The value of Kodiak salmon took a nosedive this year, reflecting a trend across many Alaska fisheries.
The total value of this year’s Kodiak Island salmon harvest was $26.4 million for a catch of 23.8 million fish, which is $12.7 million less than the 10-year average, according to data released by the Alaska Department of Fish and Game.
This year’s value was nearly $1 million less than in 2018, when the overall catch was just 8 million fish.
Bristol Bay, which boasts the world’s largest commercial sockeye fishery, also suffered a low-value harvest despite seeing the fourth-largest catch since 2000, according to a report from the department. The reported value of this year’s Bristol Bay harvest was $140.7 million for all salmon species, ranking ninth in the last 20 years and 5% below the 20-year average of $147.8 million.

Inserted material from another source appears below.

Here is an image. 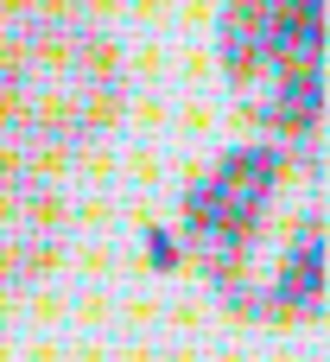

Fisheries market analysts have partially attributed this year’s low market value to uncertainties brought about by the coronavirus pandemic, which has resulted in the widespread closure of food service establishments. Other factors include increased competition from Russia, and retaliatory tariffs and COVID-19 restrictions imposed by China.
Despite the lower value of salmon this year, the local harvest for pink salmon, which typically bring in the most money for Kodiak fishermen, was 21.8 million fish, significantly surpassing the forecast of 12.2 million.
“The pink salmon harvest was above average for an even year. … Our even years have not been that strong for a while. That was probably the best even year in about 20-plus years,” said James Jackson, a biologist with Fish and Game.
But Jackson added that this year’s salmon harvest was a “mixed bag.” Sockeye, silver and chum salmon saw below-average harvests and even some record lows.
“Probably the early run portion of the sockeye harvest is about as bad as it gets; it’s the lowest of 40, 45 years,” Jackson said, but noted that the overall sockeye numbers were just below average.
Participation in Kodiak was also significantly lower than in previous years, with only 47% of permits fished compared to the 10-year average of 54%.
According to Fish and Game, purse seine fishermen accounted for most of the total harvest, with earnings averaging $157,217 per fished permit. Set gillnet earnings averaged $23,187 per permit fished. Beach seine earnings are confidential and not disclosed.
Fish escapement, or the number of fish that are not harvested and that return to freshwater to spawn, are counted through weirs, aerial surveys and surveys on the ground conducted by Fish and Game biologists.
This year, fish-counting weirs were operated on eight river systems. In addition, two observers flew 26 aerial surveys, and several observers conducted foot and skiff survey escapement estimates.
Pink salmon had record escapement, while chum salmon, as well as some sockeye salmon runs, had below-average escapement.
Knowledge of escapement numbers helps management biologists forecast production for future years and calculate population sizes to better compute the productivity of the fisheries.